Comédie de mœurs drolatique, brillant exercice de style et sarcastique réflexion existentielle, "Trois versions de la vie" propose une autopsie de la vie ordinaire au travers d’une soirée inattendue et mémorable.
Pas de situations alambiquées ni d’argument singulier mais des scènes de la vie quotidienne, celles-là même qui alimentent la comédie de boulevard et le café-théâtre : un enfant capricieux, deux bobos qui n’écopent même plus leur couple qui prend l’eau, des invités inopinés, et vogue la galère pour trois réplications savoureuses de la même situation.
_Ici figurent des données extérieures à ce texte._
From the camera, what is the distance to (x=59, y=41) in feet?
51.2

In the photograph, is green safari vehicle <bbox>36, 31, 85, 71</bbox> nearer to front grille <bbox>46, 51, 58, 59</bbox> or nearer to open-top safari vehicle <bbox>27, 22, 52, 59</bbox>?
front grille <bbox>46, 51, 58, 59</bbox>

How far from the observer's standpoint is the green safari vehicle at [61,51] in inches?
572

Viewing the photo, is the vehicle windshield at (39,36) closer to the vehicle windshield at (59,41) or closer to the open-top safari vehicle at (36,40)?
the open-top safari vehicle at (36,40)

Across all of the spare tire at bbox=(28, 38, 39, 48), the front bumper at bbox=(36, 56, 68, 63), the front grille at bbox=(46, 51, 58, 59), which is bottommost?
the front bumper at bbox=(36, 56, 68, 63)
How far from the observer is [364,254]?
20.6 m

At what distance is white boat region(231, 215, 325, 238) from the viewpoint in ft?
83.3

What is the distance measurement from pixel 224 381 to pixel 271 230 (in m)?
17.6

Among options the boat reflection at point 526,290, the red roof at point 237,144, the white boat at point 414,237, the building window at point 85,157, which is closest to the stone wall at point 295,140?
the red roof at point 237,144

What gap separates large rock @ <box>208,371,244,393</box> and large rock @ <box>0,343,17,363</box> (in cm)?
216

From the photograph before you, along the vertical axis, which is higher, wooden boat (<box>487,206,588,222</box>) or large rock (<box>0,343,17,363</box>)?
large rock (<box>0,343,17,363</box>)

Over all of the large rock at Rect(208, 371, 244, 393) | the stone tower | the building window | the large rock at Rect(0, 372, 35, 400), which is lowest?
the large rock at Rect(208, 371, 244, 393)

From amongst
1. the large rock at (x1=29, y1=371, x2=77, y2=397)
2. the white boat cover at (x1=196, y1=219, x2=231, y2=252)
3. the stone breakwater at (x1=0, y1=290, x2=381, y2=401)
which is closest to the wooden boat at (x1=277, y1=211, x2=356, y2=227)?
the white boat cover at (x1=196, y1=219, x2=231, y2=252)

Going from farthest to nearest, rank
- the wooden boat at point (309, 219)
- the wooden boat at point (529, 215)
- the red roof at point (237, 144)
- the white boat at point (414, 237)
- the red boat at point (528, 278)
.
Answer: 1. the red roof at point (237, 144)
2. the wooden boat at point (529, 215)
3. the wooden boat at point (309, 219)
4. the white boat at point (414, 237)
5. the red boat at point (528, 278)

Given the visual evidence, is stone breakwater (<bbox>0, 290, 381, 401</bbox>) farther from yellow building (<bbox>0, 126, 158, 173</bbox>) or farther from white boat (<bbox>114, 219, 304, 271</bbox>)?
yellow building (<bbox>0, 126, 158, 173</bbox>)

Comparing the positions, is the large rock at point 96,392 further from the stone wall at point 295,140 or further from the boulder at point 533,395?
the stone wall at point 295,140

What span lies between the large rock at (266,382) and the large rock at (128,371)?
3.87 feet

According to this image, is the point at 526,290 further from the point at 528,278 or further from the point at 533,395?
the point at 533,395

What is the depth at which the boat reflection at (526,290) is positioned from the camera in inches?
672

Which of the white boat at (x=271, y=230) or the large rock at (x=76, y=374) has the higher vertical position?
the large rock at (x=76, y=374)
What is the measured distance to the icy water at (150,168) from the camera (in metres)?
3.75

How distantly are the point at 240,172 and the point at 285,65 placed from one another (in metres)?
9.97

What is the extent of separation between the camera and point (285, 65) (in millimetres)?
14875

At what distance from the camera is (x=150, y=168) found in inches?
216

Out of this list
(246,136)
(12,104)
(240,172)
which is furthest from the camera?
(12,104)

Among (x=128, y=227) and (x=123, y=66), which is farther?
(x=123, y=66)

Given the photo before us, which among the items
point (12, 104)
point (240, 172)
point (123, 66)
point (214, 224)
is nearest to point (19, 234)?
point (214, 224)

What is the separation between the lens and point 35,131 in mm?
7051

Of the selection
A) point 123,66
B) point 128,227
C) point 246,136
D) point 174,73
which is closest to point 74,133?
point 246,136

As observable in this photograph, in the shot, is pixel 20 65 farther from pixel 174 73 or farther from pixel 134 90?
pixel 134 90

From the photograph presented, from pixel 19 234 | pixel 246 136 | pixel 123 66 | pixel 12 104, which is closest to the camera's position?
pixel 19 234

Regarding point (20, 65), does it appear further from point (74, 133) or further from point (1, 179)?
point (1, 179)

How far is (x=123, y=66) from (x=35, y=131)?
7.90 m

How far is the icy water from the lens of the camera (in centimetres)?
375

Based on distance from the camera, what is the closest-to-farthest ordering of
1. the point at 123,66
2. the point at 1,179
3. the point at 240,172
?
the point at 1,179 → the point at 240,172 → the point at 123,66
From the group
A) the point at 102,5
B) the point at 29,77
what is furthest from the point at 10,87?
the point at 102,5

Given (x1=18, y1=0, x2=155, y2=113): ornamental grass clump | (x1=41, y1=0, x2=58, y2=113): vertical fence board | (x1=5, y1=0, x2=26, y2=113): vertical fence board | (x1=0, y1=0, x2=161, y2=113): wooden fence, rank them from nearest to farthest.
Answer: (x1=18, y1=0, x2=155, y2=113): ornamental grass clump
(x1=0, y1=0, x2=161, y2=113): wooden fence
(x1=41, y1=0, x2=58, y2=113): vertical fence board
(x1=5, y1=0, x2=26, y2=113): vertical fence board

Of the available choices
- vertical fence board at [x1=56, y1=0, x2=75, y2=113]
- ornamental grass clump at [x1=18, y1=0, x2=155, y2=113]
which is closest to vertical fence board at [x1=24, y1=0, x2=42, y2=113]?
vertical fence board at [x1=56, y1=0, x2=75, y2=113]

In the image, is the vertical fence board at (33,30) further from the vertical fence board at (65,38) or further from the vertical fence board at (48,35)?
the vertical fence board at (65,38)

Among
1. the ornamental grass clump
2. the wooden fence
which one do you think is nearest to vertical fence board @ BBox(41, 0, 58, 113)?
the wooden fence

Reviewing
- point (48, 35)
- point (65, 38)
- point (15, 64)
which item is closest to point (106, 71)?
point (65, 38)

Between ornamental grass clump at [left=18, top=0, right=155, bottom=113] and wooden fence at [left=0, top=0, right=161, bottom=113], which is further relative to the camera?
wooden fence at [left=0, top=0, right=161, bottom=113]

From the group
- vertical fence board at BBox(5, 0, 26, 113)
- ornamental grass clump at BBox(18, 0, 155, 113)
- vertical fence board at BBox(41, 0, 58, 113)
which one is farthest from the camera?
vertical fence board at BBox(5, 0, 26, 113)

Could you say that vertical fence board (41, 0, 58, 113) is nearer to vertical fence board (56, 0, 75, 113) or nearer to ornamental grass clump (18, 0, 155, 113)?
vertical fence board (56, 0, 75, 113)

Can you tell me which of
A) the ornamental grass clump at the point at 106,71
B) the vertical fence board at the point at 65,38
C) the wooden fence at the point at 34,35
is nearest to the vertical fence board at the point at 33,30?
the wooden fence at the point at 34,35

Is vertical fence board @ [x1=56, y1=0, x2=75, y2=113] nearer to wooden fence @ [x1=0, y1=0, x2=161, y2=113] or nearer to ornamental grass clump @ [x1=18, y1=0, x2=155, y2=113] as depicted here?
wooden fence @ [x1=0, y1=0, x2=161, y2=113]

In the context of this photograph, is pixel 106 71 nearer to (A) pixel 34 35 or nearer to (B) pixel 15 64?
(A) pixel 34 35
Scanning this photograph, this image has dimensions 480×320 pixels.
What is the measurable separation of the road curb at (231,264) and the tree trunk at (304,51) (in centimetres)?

Yasmina Reza, fille de musicienne, pratique l’art de la fugue avec brio. Pour cette fugue pour un quatuor désaxé, dont chaque mouvement est un petit bijou, elle utilise toutes les techniques du contrepoint, de l’allegro furioso, qui conduit au pugilat verbal, on frôle le carnage style "Monsieur Kolpert" en plus soft au moderato à fleurets mouchetés pour respecter les convenances.
L’écriture est limpide, les dialogues percutants et affûtés comme des rasoirs et chaque réplique provoque une estafilade, parfois l’estocade, souvent, avec un hoquet comique.
Pour rester dans la métaphore musicale, le metteur en scène Eva Saint Paul dirige ses solistes, qui furent tous ses élèves, d’où une distribution homogène et harmonique, en chef d’orchestre avisé soucieux du tempo de la petite musique de Yasmina Reza, désenchantée et drôle, qui peut tout aussi bien surfer sur l’écume des sentiments que déclencher la tempête.
Les officiants quant à eux montrent un bien beau talent pour exécuter cette partition délicate et caustique en déclinaisons de registre.
Face à Céline Espérin, délicieuse et exaspérante working girl, et Antoine Soulié, déconcertant astrophysicien maniaco-dépressif en manque de reconnaissance professionnelle, Julien Le Provost, succulent en winner bellâtre et suffisant, de l’obséquieux à l’odieux, et Fabienne Tournet excellente jolie épouse godiche.